I could not live without…

My WP10 prescription pad

Andy Britton explains why access to a prescription pad is vital for patient care in his corner of rural Wales

Getty/Natalia Gdovskaia

In Wales, the government recognises the potential for independent prescribers (IPs) and has made it very streamlined for us to get a WP10 pads.

I’d been asking questions about how IP optometrists could get access to pads even before I was qualified. Our optometric adviser established a mechanism by which we could get access, and because of that the health board was very quick. It was only a couple of months between qualifying and having a WP10 pad. I've now been using it for three years, since 2019.

Andy Britton
Andy Britton
We live in a remote, rural area, with low numbers of ophthalmologists and a very understaffed and geographically distant eye casualty. Some of my patients are travelling upwards of 50 miles to eye casualty, and there are challenges accessing that service, in terms of needing to speak to the triage nurse and then get through to the ophthalmologists on call. Quite often, in the middle of a busy clinic, if you come across, for example, an iritis patient, making the diagnosis can be straightforward – but then you could spend half an hour on the phone, trying to arrange the appropriate care for the patient.

We pride ourselves in not sending patients with emergencies away, and 20% of my diary is held back for emergency and acute eye care type appointments, which can be complicated. If you’re waiting on the phone, that has an impact on your ability to deliver a service. You either can’t see as many patients, or the patient you should be seeing is being kept waiting, which is detrimental to your business. Obviously, patients don’t enjoy waiting either. With a WP10 prescription pad, I can make the diagnosis, write up the prescription, and start treatment for that patient without them having to make a potentially 100-mile round trip.

Patients who have recurrent eye problems know what the problem is. I know what the problem is. So, it’s really about immediacy and appropriateness of care in a location closer to the patient, at a time convenient to them. Obviously, it also reduces strain on hospitals, so secondary care is only having to deal with the problems only it can deal with.

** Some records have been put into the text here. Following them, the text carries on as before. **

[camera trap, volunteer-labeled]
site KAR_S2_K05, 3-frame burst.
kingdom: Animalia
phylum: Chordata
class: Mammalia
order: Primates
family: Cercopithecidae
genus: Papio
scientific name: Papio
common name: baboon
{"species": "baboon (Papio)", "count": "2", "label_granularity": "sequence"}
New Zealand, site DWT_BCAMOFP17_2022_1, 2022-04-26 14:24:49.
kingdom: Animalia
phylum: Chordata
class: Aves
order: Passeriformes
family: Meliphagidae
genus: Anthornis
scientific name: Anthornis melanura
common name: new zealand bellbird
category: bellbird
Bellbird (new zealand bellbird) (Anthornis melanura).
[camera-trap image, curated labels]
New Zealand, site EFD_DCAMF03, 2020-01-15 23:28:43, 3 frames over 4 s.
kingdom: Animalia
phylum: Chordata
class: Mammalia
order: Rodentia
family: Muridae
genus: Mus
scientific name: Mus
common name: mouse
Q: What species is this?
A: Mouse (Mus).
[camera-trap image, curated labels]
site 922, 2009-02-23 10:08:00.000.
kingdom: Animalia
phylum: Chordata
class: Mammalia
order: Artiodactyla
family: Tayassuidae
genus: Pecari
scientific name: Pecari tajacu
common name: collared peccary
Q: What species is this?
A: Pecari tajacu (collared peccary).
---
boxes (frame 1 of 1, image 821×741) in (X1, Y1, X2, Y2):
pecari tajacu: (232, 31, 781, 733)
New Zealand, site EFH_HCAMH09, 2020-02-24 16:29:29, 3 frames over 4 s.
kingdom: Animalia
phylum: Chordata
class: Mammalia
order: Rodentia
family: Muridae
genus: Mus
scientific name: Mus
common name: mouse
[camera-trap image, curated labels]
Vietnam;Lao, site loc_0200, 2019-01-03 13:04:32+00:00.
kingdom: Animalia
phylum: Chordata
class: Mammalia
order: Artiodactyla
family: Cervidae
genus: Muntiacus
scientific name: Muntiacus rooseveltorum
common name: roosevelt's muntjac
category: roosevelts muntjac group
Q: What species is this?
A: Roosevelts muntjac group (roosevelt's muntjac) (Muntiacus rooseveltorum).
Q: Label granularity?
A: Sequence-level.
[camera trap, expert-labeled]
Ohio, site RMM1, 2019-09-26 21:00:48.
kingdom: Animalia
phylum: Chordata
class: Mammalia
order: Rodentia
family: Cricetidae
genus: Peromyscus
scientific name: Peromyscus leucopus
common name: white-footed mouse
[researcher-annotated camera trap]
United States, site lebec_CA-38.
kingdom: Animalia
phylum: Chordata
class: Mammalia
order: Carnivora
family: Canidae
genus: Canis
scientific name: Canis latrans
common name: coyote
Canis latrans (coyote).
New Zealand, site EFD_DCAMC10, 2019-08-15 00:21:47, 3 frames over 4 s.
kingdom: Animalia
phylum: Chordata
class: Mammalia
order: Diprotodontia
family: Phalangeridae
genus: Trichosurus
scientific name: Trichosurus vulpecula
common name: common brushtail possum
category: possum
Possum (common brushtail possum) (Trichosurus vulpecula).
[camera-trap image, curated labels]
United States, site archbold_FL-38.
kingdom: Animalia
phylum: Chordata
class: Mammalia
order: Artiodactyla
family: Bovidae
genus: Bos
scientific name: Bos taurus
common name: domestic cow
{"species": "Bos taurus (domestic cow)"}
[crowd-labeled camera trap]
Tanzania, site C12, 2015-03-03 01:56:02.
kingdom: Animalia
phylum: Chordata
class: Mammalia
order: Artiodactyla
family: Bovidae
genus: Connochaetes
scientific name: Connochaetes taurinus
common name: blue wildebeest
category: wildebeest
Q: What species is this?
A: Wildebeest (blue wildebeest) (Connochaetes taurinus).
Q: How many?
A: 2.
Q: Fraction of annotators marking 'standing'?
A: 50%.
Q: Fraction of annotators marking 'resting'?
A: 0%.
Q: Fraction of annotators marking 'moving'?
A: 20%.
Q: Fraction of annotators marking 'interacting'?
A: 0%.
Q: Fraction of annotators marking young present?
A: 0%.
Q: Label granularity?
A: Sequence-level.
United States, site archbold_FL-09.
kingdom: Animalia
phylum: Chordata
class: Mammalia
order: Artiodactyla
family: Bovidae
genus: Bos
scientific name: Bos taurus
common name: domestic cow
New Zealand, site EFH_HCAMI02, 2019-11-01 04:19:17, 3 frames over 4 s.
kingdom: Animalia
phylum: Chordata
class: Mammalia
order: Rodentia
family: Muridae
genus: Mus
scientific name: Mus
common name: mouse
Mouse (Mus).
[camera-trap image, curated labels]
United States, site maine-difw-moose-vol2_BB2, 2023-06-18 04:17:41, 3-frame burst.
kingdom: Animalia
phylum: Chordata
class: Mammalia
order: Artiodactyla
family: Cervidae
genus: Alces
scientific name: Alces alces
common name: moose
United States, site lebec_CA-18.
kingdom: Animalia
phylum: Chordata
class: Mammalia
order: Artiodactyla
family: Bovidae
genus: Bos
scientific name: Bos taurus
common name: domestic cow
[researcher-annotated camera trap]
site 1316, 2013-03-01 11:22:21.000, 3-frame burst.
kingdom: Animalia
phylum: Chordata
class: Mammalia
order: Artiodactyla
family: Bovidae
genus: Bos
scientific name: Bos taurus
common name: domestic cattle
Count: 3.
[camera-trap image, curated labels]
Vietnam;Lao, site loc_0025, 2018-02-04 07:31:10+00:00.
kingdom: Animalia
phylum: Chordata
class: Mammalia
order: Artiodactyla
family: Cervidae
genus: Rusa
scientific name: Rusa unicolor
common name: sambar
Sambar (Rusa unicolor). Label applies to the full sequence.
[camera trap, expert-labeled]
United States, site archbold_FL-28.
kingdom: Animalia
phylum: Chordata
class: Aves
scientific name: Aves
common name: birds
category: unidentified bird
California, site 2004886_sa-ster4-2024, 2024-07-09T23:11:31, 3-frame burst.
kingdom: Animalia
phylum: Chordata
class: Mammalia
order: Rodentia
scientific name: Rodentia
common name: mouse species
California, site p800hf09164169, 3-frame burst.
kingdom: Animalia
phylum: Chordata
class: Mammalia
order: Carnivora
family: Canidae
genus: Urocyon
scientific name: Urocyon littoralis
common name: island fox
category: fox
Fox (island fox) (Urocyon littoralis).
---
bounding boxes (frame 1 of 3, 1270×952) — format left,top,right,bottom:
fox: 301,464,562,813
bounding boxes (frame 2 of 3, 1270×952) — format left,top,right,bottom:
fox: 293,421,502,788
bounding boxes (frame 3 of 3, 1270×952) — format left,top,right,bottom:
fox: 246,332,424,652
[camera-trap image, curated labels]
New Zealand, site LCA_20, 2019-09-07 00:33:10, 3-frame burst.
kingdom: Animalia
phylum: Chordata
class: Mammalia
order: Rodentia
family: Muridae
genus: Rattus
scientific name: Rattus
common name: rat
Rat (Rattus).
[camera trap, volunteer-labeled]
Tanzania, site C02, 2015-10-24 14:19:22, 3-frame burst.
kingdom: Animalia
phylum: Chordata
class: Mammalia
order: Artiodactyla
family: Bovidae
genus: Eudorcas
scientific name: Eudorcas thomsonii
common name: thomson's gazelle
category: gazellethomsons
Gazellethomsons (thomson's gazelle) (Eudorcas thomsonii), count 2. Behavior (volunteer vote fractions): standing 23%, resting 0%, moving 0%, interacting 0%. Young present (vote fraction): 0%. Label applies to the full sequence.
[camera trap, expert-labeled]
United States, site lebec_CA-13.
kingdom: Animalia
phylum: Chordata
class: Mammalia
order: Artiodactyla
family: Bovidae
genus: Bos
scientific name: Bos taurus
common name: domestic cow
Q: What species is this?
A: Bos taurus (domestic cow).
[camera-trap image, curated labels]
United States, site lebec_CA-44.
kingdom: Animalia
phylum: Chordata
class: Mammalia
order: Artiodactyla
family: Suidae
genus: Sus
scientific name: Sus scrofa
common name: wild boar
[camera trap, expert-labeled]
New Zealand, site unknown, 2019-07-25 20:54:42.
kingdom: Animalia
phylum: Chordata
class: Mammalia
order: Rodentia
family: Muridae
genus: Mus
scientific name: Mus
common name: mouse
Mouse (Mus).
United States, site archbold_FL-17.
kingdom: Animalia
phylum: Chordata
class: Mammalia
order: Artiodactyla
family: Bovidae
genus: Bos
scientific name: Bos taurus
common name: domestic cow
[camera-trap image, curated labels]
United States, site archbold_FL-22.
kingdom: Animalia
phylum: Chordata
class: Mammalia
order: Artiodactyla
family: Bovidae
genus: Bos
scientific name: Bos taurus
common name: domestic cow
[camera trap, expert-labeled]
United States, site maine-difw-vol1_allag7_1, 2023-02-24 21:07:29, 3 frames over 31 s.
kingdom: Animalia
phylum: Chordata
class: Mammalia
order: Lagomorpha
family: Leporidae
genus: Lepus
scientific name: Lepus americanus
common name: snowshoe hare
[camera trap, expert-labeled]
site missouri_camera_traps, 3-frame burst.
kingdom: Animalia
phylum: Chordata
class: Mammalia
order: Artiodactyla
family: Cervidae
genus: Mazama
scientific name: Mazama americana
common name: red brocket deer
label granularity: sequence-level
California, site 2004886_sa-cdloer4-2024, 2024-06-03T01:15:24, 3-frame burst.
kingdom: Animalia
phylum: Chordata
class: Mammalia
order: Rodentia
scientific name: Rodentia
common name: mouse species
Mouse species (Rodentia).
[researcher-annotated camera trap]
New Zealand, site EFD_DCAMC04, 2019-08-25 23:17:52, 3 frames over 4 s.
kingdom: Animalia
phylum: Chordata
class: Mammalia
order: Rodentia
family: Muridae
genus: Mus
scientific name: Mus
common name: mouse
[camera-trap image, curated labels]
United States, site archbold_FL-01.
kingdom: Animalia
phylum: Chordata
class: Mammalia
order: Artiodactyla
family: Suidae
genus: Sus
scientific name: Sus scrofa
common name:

I’m currently on the final phase of finishing my diploma in glaucoma, which has meant that I can identify patients either having suboptimal responses or adverse reactions to glaucoma medications and communicate with ophthalmology to facilitate timely interventions. It’s about delivering a timely service, close to the patient’s home, in an efficient manner and within a busy practice, and doing the best for the patient at a location convenient to them.

As an experienced IP optometrist, you’re delivering excellent clinical care, the patients like it, and if there’s a concern or a problem it’s very easy to review it


Patients know that they can phone the practice and be seen on the day. They’re not trying to track down nurses or doctors. It improves my practice. I am a much more confident and competent optometrist by virtue of being able to do this, because you get to understand the nuances of treatment.

As an experienced IP optometrist, you’re delivering excellent clinical care, the patients like it, and if there’s a concern or a problem it’s very easy to review it. You review as required, and there’s a continuity of care.

There are two of us in the practice now with WP10s. I’ve got a second colleague who obtained his a month or so ago, and I’ve got another in training who is just waiting for the interminable bottleneck of getting the hospital placement sorted. So soon I’ll have a third, and a fourth is also just starting the IP course.

Within West Wales we have a scheme set up, where the IP optometrist in the area should be the first port of call rather than the patient being sent to the Hospital Eye Service. If a practice that doesn’t have access to IP has a patient with a problem that could be dealt with by an IP optometrist, they should refer them to an IP optometrist. So, we have interprofessional referrals as well. I have phone calls from other practices, from other professionals in the area saying, ‘Look, Mrs Jones has got this problem. Can you see her please Andy?’ It’s not just about looking after my patients, it’s about looking after the wider community.